Dominique Devienne wrote:
-----Original Message-----I still dont see what constructor you are talking about. I think the ant docs are quite clear on this, I've included them for reference below. In summary, if you provide an addXxx(XClass x) method, Ant will instantiate the object using the no-arg constructor. Attributes will be set the usual way, using the setXX methods on the nested elements.
From: Christian Sell [mailto:[EMAIL PROTECTED]] Sent: Monday, January 20, 2003 12:13 PM
To: Jakarta Commons Users List
Subject: Re: [jelly] taglib implementation questions
Dominique Devienne wrote:
Ant does not use setMyAttr(SomeType) for nested elements, just for attributes, and requires a SomeType(String) Ctor when an 'myattr'attributeis found.?? What would the String argument to the constructor be? [DD] How about the attribute value ;-)
IMO, it would be nice if the bean tag was able to find the nearest parent element that implements BeanSource, and from there proceed according to the ant rules (see below) and instantiate nested elements directly. All that would be required of the outermost element is to implement BeanSource and an appropriate addXX method. No library inheritance or tag registration.
from ant user manual:
===============================================
Let's assume your task shall support nested elements with the name inner. First of all, you need a class that represents this nested element. Often you simply want to use one of Ant's classes like org.apache.tools.ant.types.FileSet to support nested fileset elements.
Attributes of the nested elements or nested child elements of them will be handled using the same mechanism used for tasks (i.e. setter methods for attributes, addText for nested text and create/add/addConfigured methods for child elements).
Now you have a class NestedElement that is supposed to be used for your nested <inner> elements, you have three options:
1. public NestedElement createInner()
2. public void addInner(NestedElement anInner)
3. public void addConfiguredInner(NestedElement anInner)
What is the difference?
Option 1 makes the task create the instance of NestedElement, there are no restrictions on the type.
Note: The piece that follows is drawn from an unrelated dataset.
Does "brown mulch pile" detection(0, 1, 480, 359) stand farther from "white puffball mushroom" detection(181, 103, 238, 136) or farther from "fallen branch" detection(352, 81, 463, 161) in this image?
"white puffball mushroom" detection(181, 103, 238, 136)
For the options 2 and 3, Ant has to create an instance of NestedInner before it can pass it to the task, this means, NestedInner must have a public no-arg constructor. This is the only difference between options 1 and 2.
What you are referring to is addMyElem(MyElemClass) which does use the default MyElemClass default Ctor when seeing a nested <myelem> element. Or as James pointed out, use MyElemClass createMyElem(), to enable polymorphism. --DD
ok, so there we are - Ant does not require the createXXX() method, but makes it optional. Thats what I was referring to.
[DD] Not really optional... You either provide a addXXX() or a createXXX,
but if you provide neither, you don't get nested elements.